1. An employee may not be place on §72 leave until employee has been examined by a physician designated by the State Department of Civil Service or a municipal commission having jurisdiction;

2. In the event the physician certifies that the individual is unable to perform the duties of his or her position and the appointing authority decides to place the individual on §72 leave, the employee must be notified of this decision and of his or her right to appeal the determination before being placed on such leave and except as permitted by Section 72.5, the appointing authority may not place the individual on Section 72 leave until a final determination is made by the appointing authority.*

3. An individual placed on Section 72 leave has the right to appeal the appointing officer's "final determination" placing him or her of such leave to the "civil service commission having jurisdiction."

In contrast, in the event the appointing authority deems the employee's continued presence at the job site a danger to the individual or to his or her coworkers or agency clients, the employee may be placed on disability leave immediately and involuntarily pursuant to §72.5 of the Civil Service Law.

Johnny Jimenez-Reyez [Petitioner] was employed as a police officer by the State University of New York Downstate Medical Center [Downstate]. Petitioner was placed on immediate involuntary medical leave pursuant to §72.5 of the Civil Service Law after psychological testing conducted by an emergency health services physician determined that he was mentally unfit to perform the duties of his position at that time.

Petitioner's employment was terminated** one year later based on the written decision of a Hearing Officer who concluded that Petitioner had been properly placed on leave of absence involuntarily by the appointing authority because he was mentally unfit at that time he was placed on such leave pursuant to §72.5. The Hearing Officer also recommended that Petitioner be terminated from his position.

In an earlier proceeding initiated by Petitioner commenced after his employment was terminated by the Appointing Authority and his request for a post-termination hearing was denied, the Appellate Division "confirmed the determination placing [Petitioner] on involuntary leave, annulled the determination terminating his employment and remitted the matter to Downstate to conduct a post-termination hearing."

The "post-termination" Hearing Officer found that Petitioner failed to prove that he was mentally fit to return to work on the date of his termination and Downstate notified Petitioner that his employment was terminated.
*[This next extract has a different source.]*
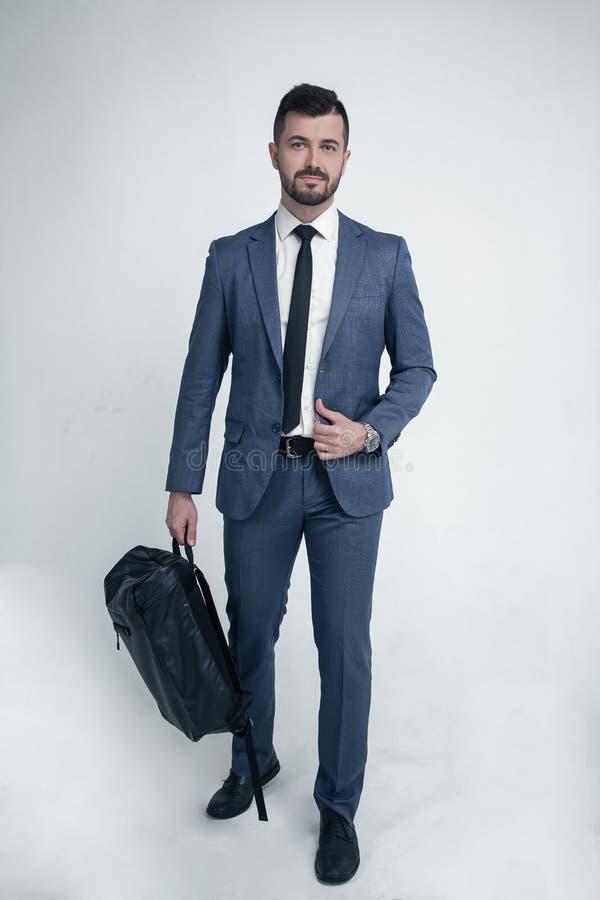 Hombre de negocios aislado en el fondo blanco vestido en el traje que camina a la cámara con el bolso en sus manos foto de archivo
Petitioner thereupon commenced a second Article 78 proceeding seeking a court order annulling Downstate's determination to terminate his employment and reinstating him to his position with back pay and benefits.

Rejecting Petitioner's argument that the Hearing Officer incorrectly placed the burden of proof on Petitioner to demonstrate that he was mentally fit to return to work on the date of termination, the Appellate Division explained that the Civil Service Law requires that an employee who seeks reinstatement after being placed on leave pursuant to §72.1 or §72.5 to first apply for a medical examination to be conducted by a medical officer selected by the responsible civil service commission or personnel officer. Further, said the court, an employee absent on §72 for one year or longer may be terminated from his or her position in accordance with the provisions of Civil Service Law §72.4 of the Civil Service Law.***

In the event the individual is terminated, §73 of the Civil Service Law provides that the employee can be restored to employment only upon a finding that he or she is medically fit to perform the duties of the position and the individual must apply for such a medical examination within one year of the termination of his or her disability.

In this instance, said the Appellate Division, Petitioner failed to comply with the statutory requirement of applying for a medical examination to test his fitness for reinstatement nor did he submit proof at the post-termination hearing that his mental condition had sufficiently improved prior to the effective date of his termination to allow him to perform the duties of his position.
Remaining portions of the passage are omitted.